-- start of RECORDS FOR THIS EXERCISE --
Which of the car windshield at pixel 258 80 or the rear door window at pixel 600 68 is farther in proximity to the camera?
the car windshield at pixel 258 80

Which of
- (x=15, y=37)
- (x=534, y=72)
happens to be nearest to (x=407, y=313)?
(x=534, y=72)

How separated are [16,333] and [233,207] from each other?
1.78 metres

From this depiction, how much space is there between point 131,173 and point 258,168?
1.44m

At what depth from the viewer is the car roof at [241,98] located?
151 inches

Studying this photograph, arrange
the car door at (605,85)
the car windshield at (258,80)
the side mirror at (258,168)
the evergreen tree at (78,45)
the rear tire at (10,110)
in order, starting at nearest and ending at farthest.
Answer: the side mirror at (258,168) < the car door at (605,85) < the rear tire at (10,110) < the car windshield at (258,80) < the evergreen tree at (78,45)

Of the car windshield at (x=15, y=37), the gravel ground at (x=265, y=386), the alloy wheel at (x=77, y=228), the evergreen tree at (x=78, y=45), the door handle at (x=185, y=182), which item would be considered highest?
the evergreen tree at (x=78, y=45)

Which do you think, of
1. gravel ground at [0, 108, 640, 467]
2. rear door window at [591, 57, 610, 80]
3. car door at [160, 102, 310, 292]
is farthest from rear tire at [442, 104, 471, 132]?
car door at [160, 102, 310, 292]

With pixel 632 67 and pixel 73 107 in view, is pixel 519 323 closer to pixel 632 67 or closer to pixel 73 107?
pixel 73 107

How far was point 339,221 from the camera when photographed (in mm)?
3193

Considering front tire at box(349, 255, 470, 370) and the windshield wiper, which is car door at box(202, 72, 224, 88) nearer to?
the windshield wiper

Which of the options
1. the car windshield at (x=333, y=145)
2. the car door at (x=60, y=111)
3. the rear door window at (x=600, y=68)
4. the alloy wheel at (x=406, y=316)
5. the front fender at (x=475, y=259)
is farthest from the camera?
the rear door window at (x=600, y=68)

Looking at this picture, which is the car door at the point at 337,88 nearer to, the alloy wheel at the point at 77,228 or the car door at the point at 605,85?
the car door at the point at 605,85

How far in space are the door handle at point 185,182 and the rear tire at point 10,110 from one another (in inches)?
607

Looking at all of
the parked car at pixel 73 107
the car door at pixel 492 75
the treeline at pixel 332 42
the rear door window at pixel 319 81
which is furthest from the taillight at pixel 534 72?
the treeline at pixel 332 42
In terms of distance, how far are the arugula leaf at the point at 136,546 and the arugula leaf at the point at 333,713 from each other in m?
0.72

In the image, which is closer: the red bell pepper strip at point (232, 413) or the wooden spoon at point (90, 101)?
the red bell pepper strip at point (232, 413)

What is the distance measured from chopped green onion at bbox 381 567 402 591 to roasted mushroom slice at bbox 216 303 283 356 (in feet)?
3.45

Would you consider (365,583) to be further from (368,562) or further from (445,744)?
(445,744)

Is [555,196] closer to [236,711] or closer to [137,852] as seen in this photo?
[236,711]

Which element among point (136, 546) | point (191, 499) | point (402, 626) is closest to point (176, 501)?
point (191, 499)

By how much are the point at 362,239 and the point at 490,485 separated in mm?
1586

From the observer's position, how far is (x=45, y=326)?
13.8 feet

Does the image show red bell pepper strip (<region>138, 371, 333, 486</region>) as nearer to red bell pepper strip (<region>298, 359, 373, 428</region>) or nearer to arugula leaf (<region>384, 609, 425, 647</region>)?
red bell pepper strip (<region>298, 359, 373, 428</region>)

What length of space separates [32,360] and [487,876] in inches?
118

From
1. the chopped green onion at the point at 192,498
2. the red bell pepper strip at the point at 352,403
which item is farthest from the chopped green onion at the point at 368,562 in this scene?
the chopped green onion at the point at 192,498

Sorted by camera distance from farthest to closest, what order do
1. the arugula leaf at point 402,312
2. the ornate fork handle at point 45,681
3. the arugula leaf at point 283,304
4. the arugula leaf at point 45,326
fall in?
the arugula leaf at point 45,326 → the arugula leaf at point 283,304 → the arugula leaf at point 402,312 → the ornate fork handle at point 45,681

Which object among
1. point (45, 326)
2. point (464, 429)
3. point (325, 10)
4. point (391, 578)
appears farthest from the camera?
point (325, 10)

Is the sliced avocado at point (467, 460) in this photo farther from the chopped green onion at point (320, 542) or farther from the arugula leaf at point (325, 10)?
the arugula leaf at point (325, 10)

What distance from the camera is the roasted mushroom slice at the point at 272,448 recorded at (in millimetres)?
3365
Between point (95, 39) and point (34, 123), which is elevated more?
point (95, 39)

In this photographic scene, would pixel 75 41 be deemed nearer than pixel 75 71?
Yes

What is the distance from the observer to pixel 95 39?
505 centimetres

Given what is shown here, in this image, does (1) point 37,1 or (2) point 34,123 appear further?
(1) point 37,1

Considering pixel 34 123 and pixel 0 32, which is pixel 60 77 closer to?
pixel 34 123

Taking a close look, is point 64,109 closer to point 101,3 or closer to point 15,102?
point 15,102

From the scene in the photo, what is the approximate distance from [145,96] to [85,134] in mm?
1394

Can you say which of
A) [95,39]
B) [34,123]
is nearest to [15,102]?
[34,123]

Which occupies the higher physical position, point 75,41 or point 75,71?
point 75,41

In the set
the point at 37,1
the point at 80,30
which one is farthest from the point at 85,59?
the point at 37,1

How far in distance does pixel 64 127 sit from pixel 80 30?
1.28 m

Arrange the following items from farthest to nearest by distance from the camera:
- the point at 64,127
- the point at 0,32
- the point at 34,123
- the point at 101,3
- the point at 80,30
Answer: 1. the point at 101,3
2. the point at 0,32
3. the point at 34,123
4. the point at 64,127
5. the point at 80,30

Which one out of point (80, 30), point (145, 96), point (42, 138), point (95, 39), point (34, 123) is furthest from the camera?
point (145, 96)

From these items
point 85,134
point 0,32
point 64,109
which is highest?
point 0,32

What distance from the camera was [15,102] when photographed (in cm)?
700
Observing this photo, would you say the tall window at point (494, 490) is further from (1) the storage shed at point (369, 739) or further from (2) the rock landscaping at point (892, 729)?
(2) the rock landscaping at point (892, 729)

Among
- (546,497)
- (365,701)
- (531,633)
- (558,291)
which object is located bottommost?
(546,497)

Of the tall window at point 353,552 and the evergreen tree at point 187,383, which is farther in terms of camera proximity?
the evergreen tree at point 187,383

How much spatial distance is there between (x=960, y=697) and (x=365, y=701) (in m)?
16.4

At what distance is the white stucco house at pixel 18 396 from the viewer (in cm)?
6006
-- end of RECORDS FOR THIS EXERCISE --
_INSTRUCTION:_ Can you write out all the entries above again, swapping "gravel ground" for "gravel driveway" and leaving everything else unchanged?

_WRITTEN RESPONSE:_
Which of the car windshield at pixel 258 80 or the rear door window at pixel 600 68 is farther in proximity to the camera?
the car windshield at pixel 258 80

Which of
- (x=15, y=37)
- (x=534, y=72)
happens to be nearest to (x=407, y=313)?
(x=534, y=72)

How separated are [16,333] and [233,207] from each other?
1.78 metres

From this depiction, how much space is there between point 131,173 and point 258,168?
1.44m

At what depth from the viewer is the car roof at [241,98] located?
151 inches

Studying this photograph, arrange
the car door at (605,85)
the car windshield at (258,80)
the side mirror at (258,168)
the evergreen tree at (78,45)
the rear tire at (10,110)
in order, starting at nearest and ending at farthest.
Answer: the side mirror at (258,168) < the car door at (605,85) < the rear tire at (10,110) < the car windshield at (258,80) < the evergreen tree at (78,45)

Of the car windshield at (x=15, y=37), the gravel driveway at (x=265, y=386), the alloy wheel at (x=77, y=228), the evergreen tree at (x=78, y=45), the door handle at (x=185, y=182), which item would be considered highest?
the evergreen tree at (x=78, y=45)

Which do you think, of
1. gravel driveway at [0, 108, 640, 467]
2. rear door window at [591, 57, 610, 80]
3. car door at [160, 102, 310, 292]
is farthest from rear tire at [442, 104, 471, 132]?
car door at [160, 102, 310, 292]

With pixel 632 67 and pixel 73 107 in view, is pixel 519 323 closer to pixel 632 67 or closer to pixel 73 107?
pixel 73 107

How far was point 339,221 from the camera when photographed (in mm)?
3193

Considering front tire at box(349, 255, 470, 370) and the windshield wiper, which is car door at box(202, 72, 224, 88) nearer to?
the windshield wiper

Which of the options
1. the car windshield at (x=333, y=145)
2. the car door at (x=60, y=111)
3. the rear door window at (x=600, y=68)
4. the alloy wheel at (x=406, y=316)
5. the front fender at (x=475, y=259)
is farthest from the camera?
the rear door window at (x=600, y=68)

Looking at this picture, which is the car door at the point at 337,88 nearer to, the alloy wheel at the point at 77,228 or the car door at the point at 605,85?
the car door at the point at 605,85

How far in space are the door handle at point 185,182 and the rear tire at point 10,110 from one another (in inches)?
607

Looking at all of
the parked car at pixel 73 107
the car door at pixel 492 75
the treeline at pixel 332 42
the rear door window at pixel 319 81
which is furthest from the taillight at pixel 534 72?
the treeline at pixel 332 42
In terms of distance, how far are the arugula leaf at the point at 136,546 and the arugula leaf at the point at 333,713 from each other in m?
0.72

In the image, which is closer: the red bell pepper strip at point (232, 413) or the wooden spoon at point (90, 101)?
the red bell pepper strip at point (232, 413)

What is the distance measured from chopped green onion at bbox 381 567 402 591 to roasted mushroom slice at bbox 216 303 283 356 (in feet)?
3.45

Would you consider (365,583) to be further from (368,562) or further from (445,744)?
(445,744)

Is [555,196] closer to [236,711] or closer to [137,852] as seen in this photo?
[236,711]

Which element among point (136, 546) | point (191, 499) | point (402, 626) is closest to point (176, 501)?
point (191, 499)

By how much are the point at 362,239 and the point at 490,485 separated in mm?
1586

From the observer's position, how far is (x=45, y=326)?
13.8 feet

Does the image show red bell pepper strip (<region>138, 371, 333, 486</region>) as nearer to red bell pepper strip (<region>298, 359, 373, 428</region>) or nearer to arugula leaf (<region>384, 609, 425, 647</region>)?
red bell pepper strip (<region>298, 359, 373, 428</region>)

What length of space separates [32,360] and [487,876] in inches?
118

From
1. the chopped green onion at the point at 192,498
2. the red bell pepper strip at the point at 352,403
which item is farthest from the chopped green onion at the point at 368,562 in this scene?
the chopped green onion at the point at 192,498

Sorted by camera distance from farthest to closest, what order do
1. the arugula leaf at point 402,312
2. the ornate fork handle at point 45,681
3. the arugula leaf at point 283,304
4. the arugula leaf at point 45,326
fall in?
the arugula leaf at point 45,326 → the arugula leaf at point 283,304 → the arugula leaf at point 402,312 → the ornate fork handle at point 45,681

Which object among
1. point (45, 326)
2. point (464, 429)
3. point (325, 10)
4. point (391, 578)
appears farthest from the camera?
point (325, 10)

Is the sliced avocado at point (467, 460) in this photo farther from the chopped green onion at point (320, 542) or farther from the arugula leaf at point (325, 10)?
the arugula leaf at point (325, 10)

What distance from the camera is the roasted mushroom slice at the point at 272,448 recorded at (in millimetres)?
3365
Between point (95, 39) and point (34, 123), which is elevated more?
point (95, 39)

In this photographic scene, would pixel 75 41 be deemed nearer than pixel 75 71?
Yes

What is the distance from the observer to pixel 95 39?
505 centimetres

Given what is shown here, in this image, does (1) point 37,1 or (2) point 34,123 appear further?
(1) point 37,1

Considering pixel 34 123 and pixel 0 32, which is pixel 60 77 closer to?
pixel 34 123

Taking a close look, is point 64,109 closer to point 101,3 or closer to point 15,102?
point 15,102

From the scene in the photo, what is the approximate distance from [145,96] to [85,134] in mm?
1394

Can you say which of
A) [95,39]
B) [34,123]
is nearest to [15,102]?
[34,123]

Which occupies the higher physical position, point 75,41 or point 75,71?
point 75,41

In the set
the point at 37,1
the point at 80,30
which one is farthest from the point at 85,59?
the point at 37,1

How far in distance does pixel 64 127 sit from pixel 80 30?
1.28 m

Arrange the following items from farthest to nearest by distance from the camera:
- the point at 64,127
- the point at 0,32
- the point at 34,123
- the point at 101,3
- the point at 80,30
Answer: 1. the point at 101,3
2. the point at 0,32
3. the point at 34,123
4. the point at 64,127
5. the point at 80,30

Which one out of point (80, 30), point (145, 96), point (42, 138), point (95, 39), point (34, 123) is furthest from the camera?
point (145, 96)

From these items
point 85,134
point 0,32
point 64,109
which is highest?
point 0,32

What distance from the camera was [15,102] when photographed (in cm)?
700
Observing this photo, would you say the tall window at point (494, 490) is further from (1) the storage shed at point (369, 739) or further from (2) the rock landscaping at point (892, 729)?
(2) the rock landscaping at point (892, 729)

Among
- (546,497)
- (365,701)
- (531,633)
- (558,291)
which object is located bottommost?
(546,497)

Of the tall window at point 353,552 and the evergreen tree at point 187,383, which is farther in terms of camera proximity?
the evergreen tree at point 187,383

How much spatial distance is there between (x=960, y=697) and (x=365, y=701) (in m)?
16.4

At what distance is the white stucco house at pixel 18 396 from the viewer (in cm)?
6006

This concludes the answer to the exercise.